──────── Passage provided

My flow is generally, fetch data, do expensive operations, call a method annotated with @Transactional eg.
@Transactional public Entity save(Entity entity) { return em().merge(entity); }
Spring Data v1 also went the coarse grained route but changed to fine grained tx in v2 because of the aforementioned issues.
They have a fairly sensible implementation now: https://github.com/spring-projects/spring-data-jpa/blob/865fd00edadd627d3a43f7d3d35feed48e2cba77/spring-data-jpa/src/main/java/org/springframework/data/jpa/repository/support/SimpleJpaRepository.java#L628C2-L631C1
Note: all data changing methods are annotated with @transactional, so for newbies it works out of the box. And as applications scale one can manage the transactions in upper layers and the repository' save method will join the current tx.
It's something to consider because devs will likely have to implement a similar save method in their projects at some point.
merge has so many issues with its definition on how exactly things are merged, and tends to lure people into using entities as DTOs (because it's so easy to merge them, but it's almost always wrong) that we're skeptical about its use.
I haven't heard of many people doing entity fetching on detached entities, then expensive work, then a TX just to apply the changes. I'm not sure this is a common way to use Hibernate, but I'll defer to @Sanne or @yrodiere.
Personally I'm not a fan of such patterns, but I have to admit that what @sabob reports is accurate: it's a popular approach and sometimes useful. My concern is that there are various risks with such patterns which are not widely understood, and hard to test as they involve safety under concurrent transactions; this also implies people tend to eventually ship problematic code which is not identified by integration testing.

────────────────
──────── Data entries

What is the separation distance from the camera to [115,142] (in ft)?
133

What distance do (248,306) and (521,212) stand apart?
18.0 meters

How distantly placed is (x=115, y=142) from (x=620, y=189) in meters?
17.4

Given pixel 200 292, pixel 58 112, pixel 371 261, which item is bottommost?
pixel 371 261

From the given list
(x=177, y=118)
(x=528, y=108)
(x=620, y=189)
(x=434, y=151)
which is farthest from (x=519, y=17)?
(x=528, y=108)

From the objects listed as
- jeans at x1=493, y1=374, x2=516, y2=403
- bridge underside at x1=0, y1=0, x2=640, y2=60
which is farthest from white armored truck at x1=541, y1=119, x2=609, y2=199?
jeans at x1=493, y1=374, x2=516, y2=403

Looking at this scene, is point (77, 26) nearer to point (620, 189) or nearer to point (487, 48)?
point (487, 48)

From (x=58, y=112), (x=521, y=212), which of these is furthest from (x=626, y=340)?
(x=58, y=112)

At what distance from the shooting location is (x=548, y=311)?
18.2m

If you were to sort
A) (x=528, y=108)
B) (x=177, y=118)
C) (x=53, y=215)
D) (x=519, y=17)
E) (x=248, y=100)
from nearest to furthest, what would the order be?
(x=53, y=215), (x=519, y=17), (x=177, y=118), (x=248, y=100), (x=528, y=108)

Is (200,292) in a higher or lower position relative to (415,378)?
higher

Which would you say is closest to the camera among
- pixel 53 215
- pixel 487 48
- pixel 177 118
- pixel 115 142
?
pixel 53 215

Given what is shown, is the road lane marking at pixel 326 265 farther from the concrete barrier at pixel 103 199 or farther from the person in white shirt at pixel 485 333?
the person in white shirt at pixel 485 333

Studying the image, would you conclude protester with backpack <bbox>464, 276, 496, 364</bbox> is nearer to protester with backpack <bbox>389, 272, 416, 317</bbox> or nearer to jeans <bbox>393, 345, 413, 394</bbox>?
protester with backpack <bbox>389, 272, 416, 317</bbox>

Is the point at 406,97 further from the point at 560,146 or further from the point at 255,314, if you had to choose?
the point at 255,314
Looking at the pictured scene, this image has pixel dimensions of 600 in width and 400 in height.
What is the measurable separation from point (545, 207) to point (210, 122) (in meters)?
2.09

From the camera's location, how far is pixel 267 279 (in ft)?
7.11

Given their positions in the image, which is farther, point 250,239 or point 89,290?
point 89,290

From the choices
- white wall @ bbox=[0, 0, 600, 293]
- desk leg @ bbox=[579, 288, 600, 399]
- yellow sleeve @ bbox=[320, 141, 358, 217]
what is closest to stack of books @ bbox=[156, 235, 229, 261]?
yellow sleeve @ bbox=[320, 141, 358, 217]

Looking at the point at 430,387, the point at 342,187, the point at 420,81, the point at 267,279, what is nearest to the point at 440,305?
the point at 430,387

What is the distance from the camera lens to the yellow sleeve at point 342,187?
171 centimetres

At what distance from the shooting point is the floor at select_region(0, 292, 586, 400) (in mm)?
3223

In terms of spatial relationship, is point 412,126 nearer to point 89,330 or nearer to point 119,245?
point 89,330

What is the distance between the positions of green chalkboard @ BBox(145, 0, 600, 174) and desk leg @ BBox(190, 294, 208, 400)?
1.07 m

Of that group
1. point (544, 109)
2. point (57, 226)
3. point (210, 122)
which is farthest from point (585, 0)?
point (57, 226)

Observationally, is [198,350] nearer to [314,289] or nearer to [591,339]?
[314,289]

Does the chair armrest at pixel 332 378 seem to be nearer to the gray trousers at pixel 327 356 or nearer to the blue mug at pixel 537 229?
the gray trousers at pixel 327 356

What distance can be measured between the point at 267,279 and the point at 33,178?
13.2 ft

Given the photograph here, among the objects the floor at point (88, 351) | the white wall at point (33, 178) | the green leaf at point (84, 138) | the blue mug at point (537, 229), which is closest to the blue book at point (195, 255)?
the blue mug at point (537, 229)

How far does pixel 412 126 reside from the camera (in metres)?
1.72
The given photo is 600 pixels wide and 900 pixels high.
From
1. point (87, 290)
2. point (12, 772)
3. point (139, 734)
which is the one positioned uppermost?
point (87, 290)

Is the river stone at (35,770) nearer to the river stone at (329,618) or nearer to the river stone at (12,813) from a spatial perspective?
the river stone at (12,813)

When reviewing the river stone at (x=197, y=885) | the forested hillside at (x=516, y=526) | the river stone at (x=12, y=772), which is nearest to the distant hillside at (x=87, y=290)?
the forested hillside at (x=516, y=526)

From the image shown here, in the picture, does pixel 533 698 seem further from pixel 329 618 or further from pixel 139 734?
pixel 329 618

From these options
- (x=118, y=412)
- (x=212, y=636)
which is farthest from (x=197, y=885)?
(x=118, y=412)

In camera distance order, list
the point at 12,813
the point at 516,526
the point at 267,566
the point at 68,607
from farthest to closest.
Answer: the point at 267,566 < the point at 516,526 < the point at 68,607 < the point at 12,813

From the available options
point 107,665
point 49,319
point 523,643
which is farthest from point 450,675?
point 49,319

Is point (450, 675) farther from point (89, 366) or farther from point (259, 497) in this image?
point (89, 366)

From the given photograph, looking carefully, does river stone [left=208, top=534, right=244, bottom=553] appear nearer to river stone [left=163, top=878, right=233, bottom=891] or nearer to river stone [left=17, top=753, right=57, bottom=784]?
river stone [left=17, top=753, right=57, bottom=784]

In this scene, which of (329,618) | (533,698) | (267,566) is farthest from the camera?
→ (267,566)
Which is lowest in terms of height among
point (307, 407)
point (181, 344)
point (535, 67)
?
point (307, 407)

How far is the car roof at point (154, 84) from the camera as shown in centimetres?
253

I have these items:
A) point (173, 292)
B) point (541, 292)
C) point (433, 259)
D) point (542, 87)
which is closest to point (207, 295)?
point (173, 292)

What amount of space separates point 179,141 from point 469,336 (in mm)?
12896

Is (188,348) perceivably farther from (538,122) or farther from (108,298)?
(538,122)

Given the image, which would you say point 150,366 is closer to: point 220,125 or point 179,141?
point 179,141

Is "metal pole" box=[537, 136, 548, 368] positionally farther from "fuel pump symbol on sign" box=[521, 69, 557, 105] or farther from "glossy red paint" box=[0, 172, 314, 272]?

────────────────

» **Task list**:
a – Rewrite the paragraph of the forum thread on transactions that begins "Personally I'm not a fan of such patterns" as a short list that keeps its main points.
b – List every forum user that the thread on transactions mentions with an @ handle.
c – Continue the forum thread on Hibernate transactions from its final sentence.
The rows are separate material and have no connection to the forum thread.

» **The responses**:
a –
- The writer personally dislikes such patterns.
- The writer agrees with @sabob that the approach is popular and sometimes useful.
- These patterns carry various risks that are not widely understood.
- The risks involve safety under concurrent transactions, which makes them hard to test.
- As a result, people tend to eventually ship problematic code that integration testing does not catch.

b –
- @Sanne
- @yrodiere
- @sabob

c –
Up to you @FroMage .. while personally I don't love it, I've learned also that my personal opinion is not a worthwhile crusade :)
There's an aspect of API design here. I think we initially tried hard to keep the Panache APIs "clean and intuitive"; the merge operation might indeed be useful in certain patterns, but not all of them. So it's a matter of deciding if we want to expose things which are popular in certain circles only, or provide stronger guidance and guardrails.
On the other hand, I still feel like writing getEntityManager().merge(a); is not an impossible thing to ask of "advanced users". I'm tempted to leave this as is…
@FroMage I agree with that, but perhaps the problem is people "stumble" on this, losing the flow? Especially if it's unclear that simply doing getEntityManager().merge(a) is an option.
What if we created an FAQ for Panache? Beyond helping people to figure this out, it also gives you an opportunity to highlight some concerns.
Note, that the approach I use is not because I think it's a good idea, but rather necessity. I don't know of an alterative :)
Starting transactions on boundaries works for a lot of use cases, but if the db pool runs out, one might end up with a similar, fetch / merge pattern.
Spring JPA hides their persistence complexity behind a save() method so it will insert or update depending on the situation.
PS: Hibernate has an implementation of the new Jakarta Data spec where Hibernate generates source code for the various annotations. Jakarta Data has a @Save annotation which attempts to hide the complexity around persistence as well: https://jakarta.ee/specifications/data/1.0/apidocs/jakarta.data/jakarta/data/repository/save
I just did a test and Hibernates generated the following code for @Save
public Book save(@Nonnul Book book) {
if (session.getIdentifier(book) == null) {
session.insert(book);
} else {
session.upsert(book);
}
return book;
}
No clue what "upsert" is but I guess it's cool ;-)
Update: Hibernate uses StatelessSession for Jakarta Data which contains this "upsert" method.
But as they saying goes, "when in doubt leave it out". Can always add it one day if required.
Jakarta Data is using StatelessSession as you mention, so there are no attached entities, and as such, merge is never needed or relevant.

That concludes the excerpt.